_SOURCE TEXT:_
--*--

= Sydney James Van Pelt =

Australian medical practitioner

Sydney James Van Pelt (born 1 February 1908 in Melbourne; † 7 January 1976) was an Australian medical practitioner and a pioneer of modern medical hypnosis and hypnotherapy.

==Family==
The son and only child of John Thomas Van Pelt (1878-1932), and Bertha Florence Van Pelt, née Reid, he was born in Windsor, Victoria on 1 February 1908.

==Medicine==
Graduating M.B.B.S. from the University of Melbourne in December 1933, he was appointed to the staff of The Alfred Hospital, Melbourne at the end of 1933. He served for a time in the Royal Navy, as a Surgeon Lieutenant-Commander. After the war, he had a practice in Harley Street.

==Hypnotism==
Having first encountered hypnotism in Melbourne, in 1932, he was the founding editor of the British Journal of Medical Hypnotism, President of the British Society of Medical Hypnotists, and a member of the (U.S.) Society for Clinical and Experimental Hypnosis.

In 1952 he was commissioned by the British Minister of Health, the Home Office and the National Association of Mental Health to assist in the adoption of the U.K. Hypnotism Act 1952.

== Publications ==
- How to conquer nerves. London, Skeffington / Roy Publishers, 1954.
- Waking hypnosis. Hove : Courtenay Press, 1954.
- Hypnotic suggestion: its role in psychoneurotic and psychosomatic disorders: A thesis. New York: Philosophical Library, 1956.
- Modern hypnotism: key to the mind. Westport, Conn., : Associated Booksellers, 1956.
- Secrets of hypnotism. Wilshire Book Co., 1958.
- Hypnotism and the power within. New York: Wehman Bros., 1958.
- Hypnotism. London: W. & G. Foyle, 1960.
- With Gordon Ambrose and George Newbold: Medical Hypnosis: New Hope For Mankind. London: Gollancz, 1953.
New edition: Medical hypnosis handbook. Wilshire Book Co., 1965.

--*--

_INFORMATION PROVIDED:_
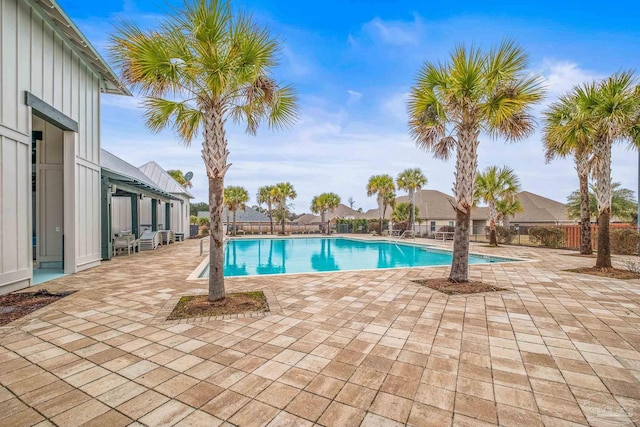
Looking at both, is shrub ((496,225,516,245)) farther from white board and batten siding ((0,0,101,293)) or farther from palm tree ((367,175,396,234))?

--*--

_WHAT THIS EXERCISE ASKS:_
a. From the article on Sydney James Van Pelt, quote the stretch from "- Modern hypnotism: key" through "London: Gollancz, 1953.".
b. Answer these questions using the article on Sydney James Van Pelt:
(i) To the staff of which hospital was he appointed at the end of 1933?
(ii) In what year did he first encounter hypnotism?
(iii) Which publisher issued Medical Hypnosis: New Hope For Mankind, and in what year?
c. Sum up the article on Sydney James Van Pelt in two sentences.

_PER-TASK OUTPUTS:_
a.
- Modern hypnotism: key to the mind. Westport, Conn., : Associated Booksellers, 1956.
- Secrets of hypnotism. Wilshire Book Co., 1958.
- Hypnotism and the power within. New York: Wehman Bros., 1958.
- Hypnotism. London: W. & G. Foyle, 1960.
- With Gordon Ambrose and George Newbold: Medical Hypnosis: New Hope For Mankind. London: Gollancz, 1953.

b.
(i) The Alfred Hospital, Melbourne.
(ii) 1932.
(iii) Gollancz, in 1953.

c. Sydney James Van Pelt (1908–1976) was an Australian medical practitioner born in Windsor, Victoria, who graduated from the University of Melbourne in 1933, served in the Royal Navy, and had a practice in Harley Street after the war. A pioneer of medical hypnosis, he was the founding editor of the British Journal of Medical Hypnotism and President of the British Society of Medical Hypnotists, helped with the adoption of the U.K. Hypnotism Act 1952, and wrote several books on hypnotism.